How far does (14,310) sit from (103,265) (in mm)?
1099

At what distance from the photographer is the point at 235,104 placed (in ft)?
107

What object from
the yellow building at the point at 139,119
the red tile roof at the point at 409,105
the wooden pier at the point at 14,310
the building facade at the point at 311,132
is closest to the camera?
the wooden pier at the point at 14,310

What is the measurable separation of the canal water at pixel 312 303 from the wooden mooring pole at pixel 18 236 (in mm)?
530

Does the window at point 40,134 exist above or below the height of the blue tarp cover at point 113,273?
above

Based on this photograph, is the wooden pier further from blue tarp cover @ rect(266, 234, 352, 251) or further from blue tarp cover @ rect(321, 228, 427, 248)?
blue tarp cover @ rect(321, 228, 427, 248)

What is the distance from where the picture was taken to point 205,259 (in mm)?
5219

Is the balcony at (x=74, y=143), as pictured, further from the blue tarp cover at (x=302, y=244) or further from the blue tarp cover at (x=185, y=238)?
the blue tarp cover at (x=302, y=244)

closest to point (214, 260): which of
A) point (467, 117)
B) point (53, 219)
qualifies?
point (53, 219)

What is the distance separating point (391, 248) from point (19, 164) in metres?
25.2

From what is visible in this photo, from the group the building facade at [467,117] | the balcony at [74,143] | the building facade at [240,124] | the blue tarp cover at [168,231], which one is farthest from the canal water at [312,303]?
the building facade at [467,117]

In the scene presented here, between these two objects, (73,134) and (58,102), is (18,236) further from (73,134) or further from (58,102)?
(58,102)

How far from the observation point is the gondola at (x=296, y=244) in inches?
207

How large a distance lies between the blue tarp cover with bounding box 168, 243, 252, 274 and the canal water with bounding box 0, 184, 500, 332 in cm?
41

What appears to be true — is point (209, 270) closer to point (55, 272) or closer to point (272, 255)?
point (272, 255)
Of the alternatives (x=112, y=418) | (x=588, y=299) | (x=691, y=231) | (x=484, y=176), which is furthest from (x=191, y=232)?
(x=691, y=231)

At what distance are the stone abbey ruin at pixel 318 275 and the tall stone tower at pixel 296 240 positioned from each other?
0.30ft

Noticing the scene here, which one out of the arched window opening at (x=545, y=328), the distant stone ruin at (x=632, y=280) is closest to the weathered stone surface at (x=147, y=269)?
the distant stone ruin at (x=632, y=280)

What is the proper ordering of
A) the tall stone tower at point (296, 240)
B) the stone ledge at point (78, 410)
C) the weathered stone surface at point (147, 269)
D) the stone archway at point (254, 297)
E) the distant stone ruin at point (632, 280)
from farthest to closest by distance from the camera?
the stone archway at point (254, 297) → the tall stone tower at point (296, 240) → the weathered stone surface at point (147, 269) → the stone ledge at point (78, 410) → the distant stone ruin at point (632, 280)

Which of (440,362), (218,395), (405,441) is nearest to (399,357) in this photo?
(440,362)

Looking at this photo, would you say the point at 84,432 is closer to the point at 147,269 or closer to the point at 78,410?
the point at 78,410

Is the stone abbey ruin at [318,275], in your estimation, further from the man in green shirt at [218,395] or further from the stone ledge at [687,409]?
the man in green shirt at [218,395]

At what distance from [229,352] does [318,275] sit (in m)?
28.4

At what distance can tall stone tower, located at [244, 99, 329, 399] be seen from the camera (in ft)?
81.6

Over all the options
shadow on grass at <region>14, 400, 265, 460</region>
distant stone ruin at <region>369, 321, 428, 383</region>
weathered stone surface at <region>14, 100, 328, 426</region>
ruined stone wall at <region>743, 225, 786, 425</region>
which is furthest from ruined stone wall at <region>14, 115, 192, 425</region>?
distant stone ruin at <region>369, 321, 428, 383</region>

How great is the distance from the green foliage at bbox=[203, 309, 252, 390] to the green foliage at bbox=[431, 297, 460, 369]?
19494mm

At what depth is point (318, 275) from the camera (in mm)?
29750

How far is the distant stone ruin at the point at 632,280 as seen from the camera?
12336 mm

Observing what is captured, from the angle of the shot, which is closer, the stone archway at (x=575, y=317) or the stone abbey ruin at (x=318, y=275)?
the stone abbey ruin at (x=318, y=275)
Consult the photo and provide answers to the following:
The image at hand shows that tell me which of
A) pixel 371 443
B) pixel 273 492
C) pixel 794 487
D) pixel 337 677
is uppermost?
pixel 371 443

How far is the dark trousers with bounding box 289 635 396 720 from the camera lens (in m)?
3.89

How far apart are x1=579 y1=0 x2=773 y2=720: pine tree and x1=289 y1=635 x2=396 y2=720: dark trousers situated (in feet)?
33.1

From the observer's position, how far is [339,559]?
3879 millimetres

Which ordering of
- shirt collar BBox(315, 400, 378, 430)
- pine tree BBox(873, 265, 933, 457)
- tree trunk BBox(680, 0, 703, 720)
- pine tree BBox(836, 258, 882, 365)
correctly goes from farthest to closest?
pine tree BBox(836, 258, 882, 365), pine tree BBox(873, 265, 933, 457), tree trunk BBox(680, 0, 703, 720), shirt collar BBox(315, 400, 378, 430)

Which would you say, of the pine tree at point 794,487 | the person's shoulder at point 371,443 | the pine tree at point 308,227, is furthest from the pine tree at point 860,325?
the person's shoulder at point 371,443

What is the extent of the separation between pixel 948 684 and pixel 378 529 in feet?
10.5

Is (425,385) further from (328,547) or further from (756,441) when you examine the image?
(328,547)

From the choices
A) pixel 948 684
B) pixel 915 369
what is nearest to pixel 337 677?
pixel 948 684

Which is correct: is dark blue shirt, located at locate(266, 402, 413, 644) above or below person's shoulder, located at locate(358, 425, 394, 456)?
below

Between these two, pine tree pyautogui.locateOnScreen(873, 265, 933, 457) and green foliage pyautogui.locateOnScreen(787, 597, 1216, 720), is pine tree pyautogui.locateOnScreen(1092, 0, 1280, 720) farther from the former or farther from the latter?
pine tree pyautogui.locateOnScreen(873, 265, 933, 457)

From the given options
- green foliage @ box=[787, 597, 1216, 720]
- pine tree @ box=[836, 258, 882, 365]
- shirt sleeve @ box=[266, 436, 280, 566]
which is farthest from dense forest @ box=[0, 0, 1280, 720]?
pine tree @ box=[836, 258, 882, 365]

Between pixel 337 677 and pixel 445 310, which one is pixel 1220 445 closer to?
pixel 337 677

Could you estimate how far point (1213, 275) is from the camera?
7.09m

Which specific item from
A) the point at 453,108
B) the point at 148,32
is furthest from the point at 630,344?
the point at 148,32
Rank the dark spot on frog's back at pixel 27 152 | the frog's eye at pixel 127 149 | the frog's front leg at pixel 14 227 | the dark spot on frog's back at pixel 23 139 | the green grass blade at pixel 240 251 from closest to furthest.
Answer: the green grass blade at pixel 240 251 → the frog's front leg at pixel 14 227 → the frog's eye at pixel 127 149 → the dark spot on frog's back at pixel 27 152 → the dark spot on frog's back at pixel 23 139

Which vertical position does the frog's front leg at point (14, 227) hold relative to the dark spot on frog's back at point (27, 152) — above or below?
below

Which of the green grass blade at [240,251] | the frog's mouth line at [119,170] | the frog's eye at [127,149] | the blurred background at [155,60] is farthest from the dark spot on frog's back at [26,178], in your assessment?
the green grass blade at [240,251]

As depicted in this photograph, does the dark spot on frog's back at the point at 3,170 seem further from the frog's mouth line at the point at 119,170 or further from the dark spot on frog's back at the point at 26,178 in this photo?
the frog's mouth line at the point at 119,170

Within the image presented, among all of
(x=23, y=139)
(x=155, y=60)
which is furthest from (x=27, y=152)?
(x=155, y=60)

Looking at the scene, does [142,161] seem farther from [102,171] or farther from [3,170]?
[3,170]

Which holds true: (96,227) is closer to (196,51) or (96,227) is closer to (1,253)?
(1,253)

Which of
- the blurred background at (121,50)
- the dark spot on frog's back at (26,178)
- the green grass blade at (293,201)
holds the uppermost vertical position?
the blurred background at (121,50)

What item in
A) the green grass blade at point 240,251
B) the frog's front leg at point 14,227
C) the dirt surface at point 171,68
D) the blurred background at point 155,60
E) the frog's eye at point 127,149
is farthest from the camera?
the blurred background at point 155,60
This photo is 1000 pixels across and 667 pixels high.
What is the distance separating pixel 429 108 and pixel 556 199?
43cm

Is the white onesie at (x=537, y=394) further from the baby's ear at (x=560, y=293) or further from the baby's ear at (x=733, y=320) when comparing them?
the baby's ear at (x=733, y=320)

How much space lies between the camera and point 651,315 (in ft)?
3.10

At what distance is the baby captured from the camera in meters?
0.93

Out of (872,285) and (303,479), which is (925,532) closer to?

**Exercise directions:**
Rewrite the data from the line with "This photo is" up to and including the final line as a Markdown table with the columns Row and Line. Number each row and leave out blank lines.

**Task response:**
| Row | Line |
|---|---|
| 1 | This photo is 1000 pixels across and 667 pixels high. |
| 2 | What is the distance separating pixel 429 108 and pixel 556 199? |
| 3 | 43cm |
| 4 | Is the white onesie at (x=537, y=394) further from the baby's ear at (x=560, y=293) or further from the baby's ear at (x=733, y=320) when comparing them? |
| 5 | the baby's ear at (x=733, y=320) |
| 6 | How much space lies between the camera and point 651,315 (in ft)? |
| 7 | 3.10 |
| 8 | At what distance is the baby captured from the camera in meters? |
| 9 | 0.93 |
| 10 | Out of (872,285) and (303,479), which is (925,532) closer to? |